Red Teaming AI: Where Data Science Meets Cybersecurity
I’ve always believed in the power of cross-disciplinary learning, which led me to complete the AI Red Teamer Job Role Path through Hack The Box and Google, see my Proof of Completion. This training gave me valuable insights into the vulnerabilities in AI systems—from prompt injection attacks to data poisoning—and provided me with the tools to ethically test and secure them.
Standout Projects:
Data Poisoning Attacks on spam classifiers.
Prompt Injection Experiments targeting large language models (LLMs).
Model Manipulation & Adversarial Attacks using red team tactics.
These efforts align with frameworks like Google’s Secure AI Framework (SAIF) and the OWASP Top 10 for LLMs, and they’re preparing me to contribute to the rapidly evolving field of AI security. If you’re interested in the intersection of AI and cybersecurity, explore my specialized repositories on Red Teaming AI and AI Prompt Injection for more detailed projects.

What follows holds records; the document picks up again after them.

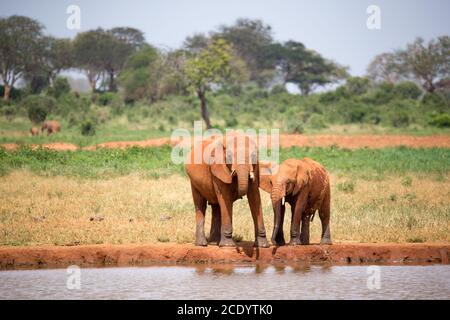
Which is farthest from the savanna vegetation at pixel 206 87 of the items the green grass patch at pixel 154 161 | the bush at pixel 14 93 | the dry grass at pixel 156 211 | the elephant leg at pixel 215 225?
the elephant leg at pixel 215 225

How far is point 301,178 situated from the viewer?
13.6m

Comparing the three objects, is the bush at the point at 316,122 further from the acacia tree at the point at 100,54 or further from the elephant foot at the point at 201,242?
the acacia tree at the point at 100,54

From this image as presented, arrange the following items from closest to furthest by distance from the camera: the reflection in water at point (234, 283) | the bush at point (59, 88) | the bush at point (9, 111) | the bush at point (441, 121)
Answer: the reflection in water at point (234, 283) < the bush at point (441, 121) < the bush at point (9, 111) < the bush at point (59, 88)

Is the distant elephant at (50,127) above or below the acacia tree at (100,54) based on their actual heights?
below

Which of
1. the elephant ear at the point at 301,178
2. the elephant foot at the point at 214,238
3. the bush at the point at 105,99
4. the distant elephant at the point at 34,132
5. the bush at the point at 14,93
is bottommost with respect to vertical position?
the elephant foot at the point at 214,238

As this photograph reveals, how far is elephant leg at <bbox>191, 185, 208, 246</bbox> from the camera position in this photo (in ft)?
46.1

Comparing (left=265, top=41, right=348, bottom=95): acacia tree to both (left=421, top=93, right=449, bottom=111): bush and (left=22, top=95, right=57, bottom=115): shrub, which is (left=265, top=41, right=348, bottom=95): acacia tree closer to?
(left=421, top=93, right=449, bottom=111): bush

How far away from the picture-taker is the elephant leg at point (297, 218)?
539 inches

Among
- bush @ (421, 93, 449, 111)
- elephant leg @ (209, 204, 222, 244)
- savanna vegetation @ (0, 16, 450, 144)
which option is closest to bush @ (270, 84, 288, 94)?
savanna vegetation @ (0, 16, 450, 144)

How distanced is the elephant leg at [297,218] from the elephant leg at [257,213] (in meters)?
0.41

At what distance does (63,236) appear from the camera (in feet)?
49.4
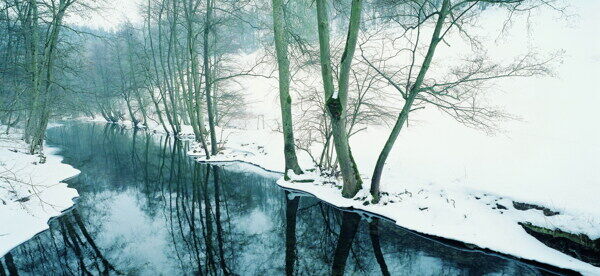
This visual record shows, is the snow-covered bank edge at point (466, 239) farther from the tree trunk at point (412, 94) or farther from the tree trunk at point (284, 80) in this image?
the tree trunk at point (284, 80)

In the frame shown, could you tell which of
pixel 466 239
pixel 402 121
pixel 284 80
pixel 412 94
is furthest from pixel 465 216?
pixel 284 80

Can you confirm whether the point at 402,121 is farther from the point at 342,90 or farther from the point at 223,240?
the point at 223,240

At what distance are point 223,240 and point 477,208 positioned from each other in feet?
22.3

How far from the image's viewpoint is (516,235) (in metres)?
7.34

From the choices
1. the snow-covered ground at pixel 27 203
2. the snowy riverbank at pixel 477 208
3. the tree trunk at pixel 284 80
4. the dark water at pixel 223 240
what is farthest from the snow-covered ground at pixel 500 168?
the snow-covered ground at pixel 27 203

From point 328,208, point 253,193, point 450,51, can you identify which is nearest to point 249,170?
point 253,193

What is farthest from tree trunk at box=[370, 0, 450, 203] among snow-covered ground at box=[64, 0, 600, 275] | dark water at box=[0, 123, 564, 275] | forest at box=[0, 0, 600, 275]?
dark water at box=[0, 123, 564, 275]

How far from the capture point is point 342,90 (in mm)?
8820

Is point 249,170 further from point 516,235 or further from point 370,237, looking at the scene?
point 516,235

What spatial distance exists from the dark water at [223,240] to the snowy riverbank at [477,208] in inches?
17.3

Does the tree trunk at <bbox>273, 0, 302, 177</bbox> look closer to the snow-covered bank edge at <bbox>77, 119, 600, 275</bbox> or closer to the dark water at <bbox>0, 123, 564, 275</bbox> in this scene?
the snow-covered bank edge at <bbox>77, 119, 600, 275</bbox>

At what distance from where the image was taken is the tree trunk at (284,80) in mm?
10781

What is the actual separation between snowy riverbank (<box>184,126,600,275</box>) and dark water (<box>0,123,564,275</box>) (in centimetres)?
44

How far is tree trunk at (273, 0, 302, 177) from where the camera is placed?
10.8 meters
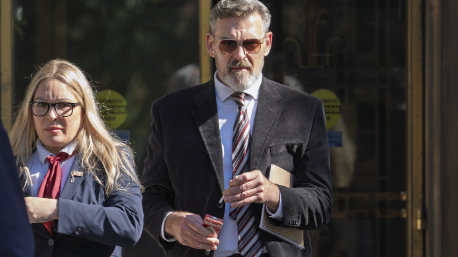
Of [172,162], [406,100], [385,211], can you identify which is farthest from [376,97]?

My Evolving Data Science Toolkit
Along the way, I’ve become fluent in a wide range of tools and techniques that power modern data science and AI research. These include:
Languages:
Python (my go-to for everything from data wrangling to prototyping ML models)
Core Libraries:
Pandas, NumPy, Scikit-learn, TensorFlow, Keras, NLTK, PyTorch
Specializations:
Exploratory Data Analysis, Machine Learning, Deep Learning, Reinforcement Learning, Natural Language Processing (NLP)
Data Visualization:
Seaborn, Plotly, Tableau—to transform raw numbers into engaging visual narratives.
Security & HPC:
CUDA for GPU acceleration, OpenAI Gym for RL environments, and Red Teaming TTPs for security-focused applications.
I continue to reinforce my learning with hands-on Jupyter notebooks, research papers, and technical books. Currently, I’m diving into Malware Data Science the book, where I bridge the gap between offensive security and AI, with plans to integrate Context Model Protocol (CMP) to automate software reverse engineering at scale through GHIDRA.
For a deeper dive into my work and to explore my latest projects, check out my GitHub repositories:
The Road Ahead
If you’re new to Data Science, or considering diving into the field, I encourage you to start small, experiment, and learn by doing. Don’t be afraid to fail forward. The journey has its obstacles, and I’ve encountered more than a few. But each challenge has contributed to my growth, and I’m excited to see where this path takes me.
As I continue my graduate studies, my focus is shifting toward the intersection of theory, mathematics, and practical application. I’m also exploring automated software reverse engineering by integrating GHIDRA with Data Science, which I believe will be transformative for cybersecurity and malware analysis.
The beauty of Data Science is that it’s an ever-evolving field—constantly changing with new tools, techniques, and insights. I’m not sure where this journey will lead, but that’s part of the excitement.
Stay curious, keep learning, and see where it takes you!